Consigne 1:
Restituez intégralement, sans rien modifier, l'extrait de décision judiciaire.

Dossier : IMM-2154-10

Référence : 2010 CF 1289

[TRADUCTION FRANÇAISE CERTIFIÉE, NON RÉVISÉE]

Toronto (Ontario), le 15 décembre 2010

En présence de monsieur le juge Campbell

 

ENTRE :

 

SEN LIN LI

 

 

demandeur

 

et

 

 

 

LE MINISTRE DE LA CITOYENNETÉ ET DE L’IMMIGRATION

 

 

défendeur

 

           MOTIFS DE L’ORDONNANCE ET ORDONNANCE

 

[1]               La présente demande concerne une décision d’un commissaire de la Section de la protection des réfugiés (la SPR) par laquelle la demande d’asile du demandeur a été rejetée au motif que le demandeur n’avait pas établi son identité. La demande d’asile du demandeur s’appuie sur sa crainte subjective de persécution et sur le risque objectif qu’il court en tant que citoyen chrétien de Chine.

Extraits de données de boîtes englobantes:
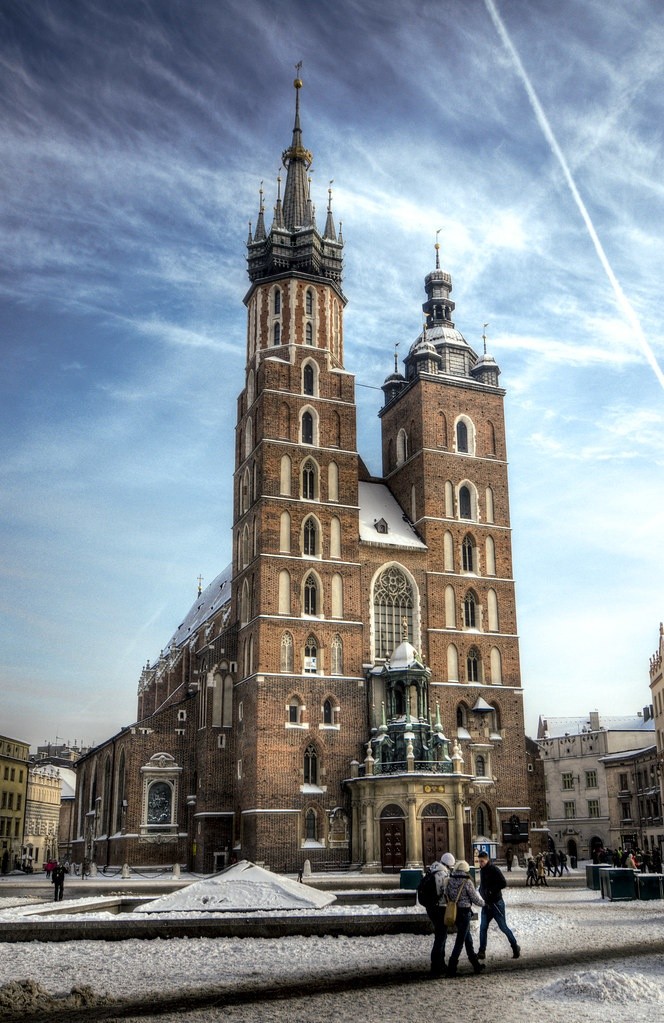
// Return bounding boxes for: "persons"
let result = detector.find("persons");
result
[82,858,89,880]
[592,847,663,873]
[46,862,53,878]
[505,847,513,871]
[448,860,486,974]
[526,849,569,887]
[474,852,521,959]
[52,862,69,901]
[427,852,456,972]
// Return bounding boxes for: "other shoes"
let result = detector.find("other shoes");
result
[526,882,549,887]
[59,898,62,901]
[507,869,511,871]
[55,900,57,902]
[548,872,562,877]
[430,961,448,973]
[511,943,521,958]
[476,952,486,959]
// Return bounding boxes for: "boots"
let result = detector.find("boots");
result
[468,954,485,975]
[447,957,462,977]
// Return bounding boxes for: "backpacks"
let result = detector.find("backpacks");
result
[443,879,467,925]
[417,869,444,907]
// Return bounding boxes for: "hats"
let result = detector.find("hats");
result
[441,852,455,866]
==
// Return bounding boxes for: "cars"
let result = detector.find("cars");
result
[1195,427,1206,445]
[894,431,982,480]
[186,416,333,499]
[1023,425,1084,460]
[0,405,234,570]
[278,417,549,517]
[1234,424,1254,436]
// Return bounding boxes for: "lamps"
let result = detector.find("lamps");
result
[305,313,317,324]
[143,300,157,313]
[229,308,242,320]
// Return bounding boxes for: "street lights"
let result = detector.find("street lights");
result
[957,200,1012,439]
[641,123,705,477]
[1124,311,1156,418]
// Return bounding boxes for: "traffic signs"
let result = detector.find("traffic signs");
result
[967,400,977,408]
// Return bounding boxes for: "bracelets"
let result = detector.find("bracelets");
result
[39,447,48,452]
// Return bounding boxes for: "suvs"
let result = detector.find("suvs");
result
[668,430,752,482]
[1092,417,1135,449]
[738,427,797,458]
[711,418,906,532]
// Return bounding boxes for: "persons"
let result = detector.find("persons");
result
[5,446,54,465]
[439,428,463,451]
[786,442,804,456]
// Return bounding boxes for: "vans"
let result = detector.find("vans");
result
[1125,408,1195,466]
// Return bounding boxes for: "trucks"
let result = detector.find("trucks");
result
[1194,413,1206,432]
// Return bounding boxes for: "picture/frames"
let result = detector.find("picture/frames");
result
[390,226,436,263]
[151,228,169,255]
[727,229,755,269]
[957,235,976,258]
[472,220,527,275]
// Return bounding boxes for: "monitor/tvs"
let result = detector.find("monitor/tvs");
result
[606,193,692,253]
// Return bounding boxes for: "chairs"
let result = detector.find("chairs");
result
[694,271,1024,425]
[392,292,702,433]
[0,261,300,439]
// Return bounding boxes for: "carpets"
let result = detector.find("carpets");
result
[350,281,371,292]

Consigne 2:
Repérez dans les enregistrements chaque ligne contenant la chaîne « monitor » et recopiez-la.

Solution 1:
Dossier : IMM-2154-10

Référence : 2010 CF 1289

[TRADUCTION FRANÇAISE CERTIFIÉE, NON RÉVISÉE]

Toronto (Ontario), le 15 décembre 2010

En présence de monsieur le juge Campbell

 

ENTRE :

 

SEN LIN LI

 

 

demandeur

 

et

 

 

 

LE MINISTRE DE LA CITOYENNETÉ ET DE L’IMMIGRATION

 

 

défendeur

 

           MOTIFS DE L’ORDONNANCE ET ORDONNANCE

 

[1]               La présente demande concerne une décision d’un commissaire de la Section de la protection des réfugiés (la SPR) par laquelle la demande d’asile du demandeur a été rejetée au motif que le demandeur n’avait pas établi son identité. La demande d’asile du demandeur s’appuie sur sa crainte subjective de persécution et sur le risque objectif qu’il court en tant que citoyen chrétien de Chine.

Solution 2:
// Return bounding boxes for: "monitor/tvs"
let result = detector.find("monitor/tvs");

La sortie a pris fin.